A recent conference call brought together many of the most militant anti-smoking advocates across America. I was startled to hear that one area of discussion was the picketing and boycott of movies featuring movie stars who have a history of smoking onscreen.
“There is a growing feeling that it’s time to take the gloves off,” a participant in the conference call said to me afterwards. “Women’s cancer rates, for example, are skyrocketing, as are the rates of new women smokers. Yet we’ve got two of the biggest women stars in the world smoking in one movie after another.”
Why do movie stars smoke onscreen when they know that five thousand kids under the age of 18 try their first cigarette each day?
Why do they do it when they know that 10,000 people die tobacco-related deaths each day?
Why do they do it when they know that the tobacco companies view them as their best form of advertising?
Why do they do it even while claiming to be sensitive, compassionate humanitarians imbued with social conscience?
Some people believe that movie stars smoke onscreen because they are paid off by the tobacco companies. I don’t believe that. Others think they smoke onscreen because actors will grab any prop – even a lethal one – to aid a performance. I don’t believe that, either.
As a recovering smoker who has learned all too painfully what the experts have said all along – that nicotine is more addictive than heroin – I believe stars smoke onscreen because they are so addicted that they can’t stop smoking – not even for the brief spurts which it takes to shoot a scene.
I believe they are so desperate to feed their own addiction that they block themselves from thinking about the lives they are harming.
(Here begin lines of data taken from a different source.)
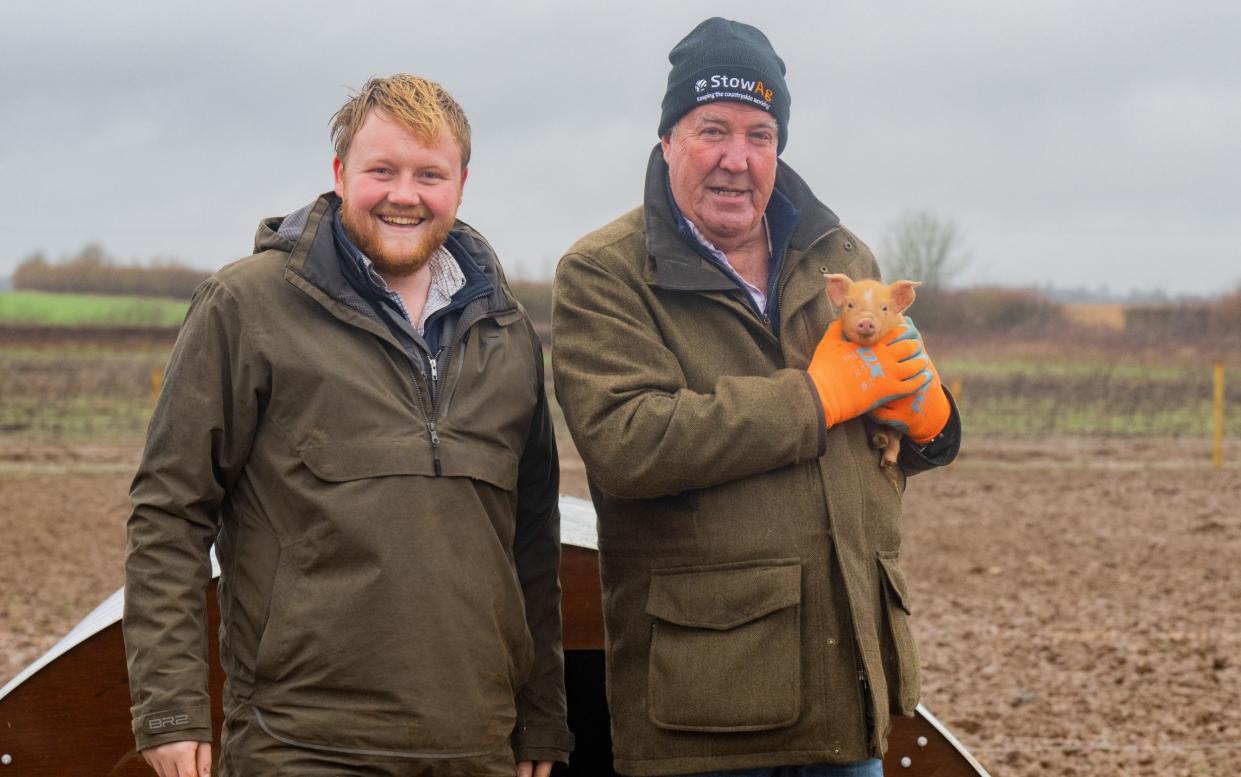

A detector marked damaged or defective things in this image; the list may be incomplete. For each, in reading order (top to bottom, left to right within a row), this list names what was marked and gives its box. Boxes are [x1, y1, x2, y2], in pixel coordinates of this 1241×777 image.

brown rusted metal sheet [0, 496, 987, 774]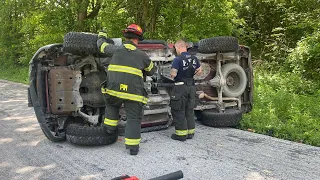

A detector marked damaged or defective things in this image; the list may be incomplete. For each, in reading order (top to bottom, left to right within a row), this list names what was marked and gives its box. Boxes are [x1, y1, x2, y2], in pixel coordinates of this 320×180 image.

overturned vehicle [28, 32, 252, 145]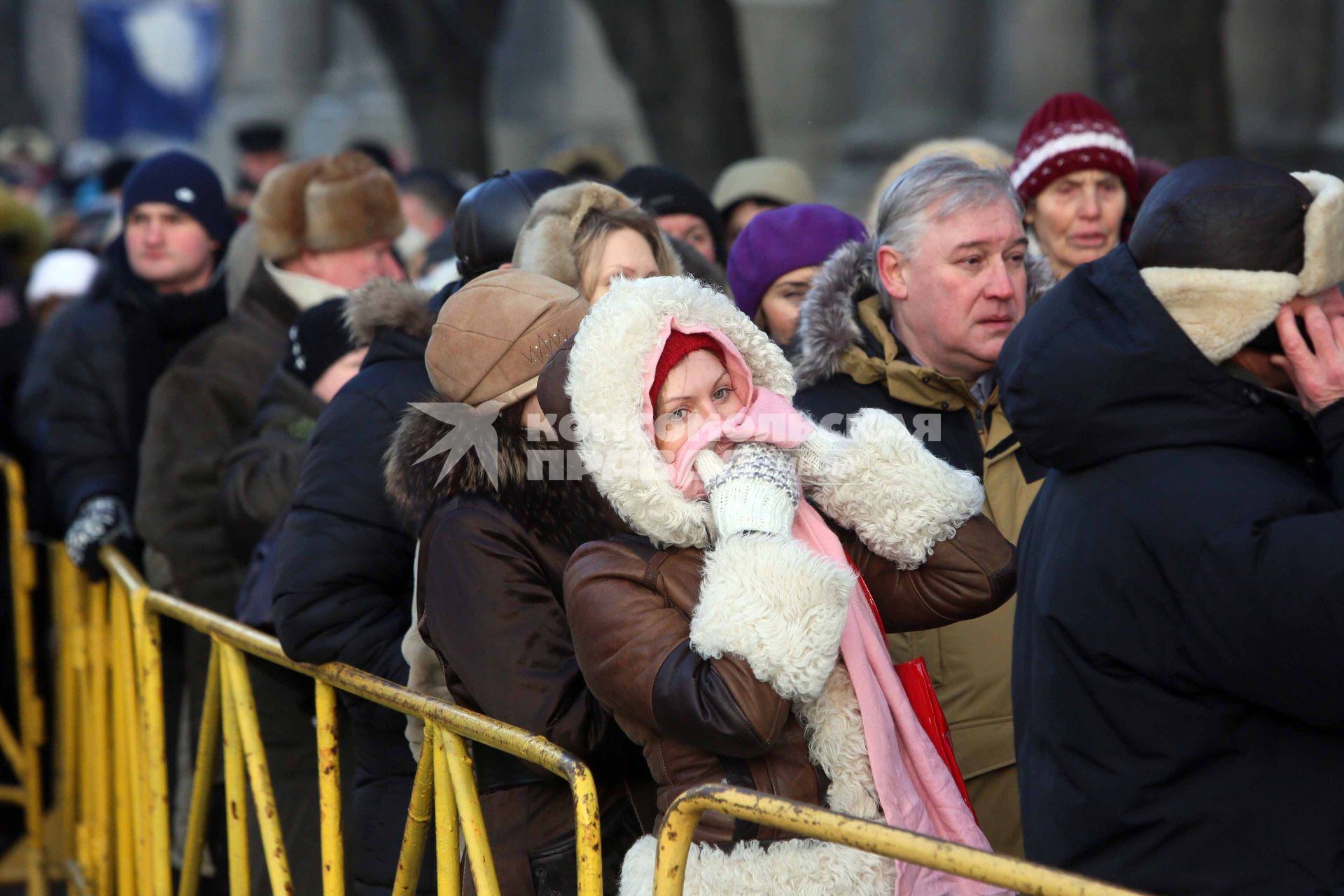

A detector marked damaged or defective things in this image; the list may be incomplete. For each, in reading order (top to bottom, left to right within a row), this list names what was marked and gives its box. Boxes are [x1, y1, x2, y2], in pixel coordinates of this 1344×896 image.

rusty yellow pole [3, 459, 46, 892]
rusty yellow pole [124, 575, 170, 896]
rusty yellow pole [180, 647, 221, 896]
rusty yellow pole [220, 645, 252, 896]
rusty yellow pole [218, 645, 293, 896]
rusty yellow pole [314, 680, 344, 896]
rusty yellow pole [392, 730, 433, 896]
rusty yellow pole [435, 720, 468, 896]
rusty yellow pole [440, 730, 500, 896]
rusty yellow pole [653, 790, 1156, 896]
I know from working with them that movie stars aren’t moral monsters. They don’t mean to poison, maim or kill anyone. They are guilty of lethal hubris and homicidal narcissism.
But while they are killing themselves with every puff they take, they are also killing millions of others who are bedazzled and seduced into addiction by watching them in movie theatres.
They escalate the concept of second-hand smoke to horrifying genocidal levels.
I have written a lot of words through the years for a lot of movie stars, but I hope those of them who smoke onscreen take these words to heart:
Since my recent announcement of my own smoking-related cancer, I have been made aware that a great many hard-eyed, unforgiving people hold you responsible for their loved ones’ addictions, illnesses or deaths. They form an underground network of the grieving and the vengeful. Some of them are moved less by social conscience than by vigilante fervor.
If you smoke onscreen, your livelihood may ultimately be threatened. Your addiction to cigarettes may first tarnish your public image, then cut into your personal income.
Even the best Hollywood PR people may have difficulty sheltering you from a nationally coordinated series of pickets and boycotts.
Please understand as well that in a litigious age, it may only be a matter of time until you are personally sued for contributing to the addiction/injury/death of a cancer victim who began watching you onscreen. You may wind up on the nightly news sitting in a courtroom surrounded by your alleged victim’s grieving family.
In an increasingly star-driven Hollywood, no one can tell a movie star what to do. I know that no director or studio head has the power to tell you not to smoke in a movie if you insist on doing so. But I’ll tell you this:
You’ll be a hero in real life, not just in a movie, if you stop spreading your uniquely deadly kind of second-hand smoke.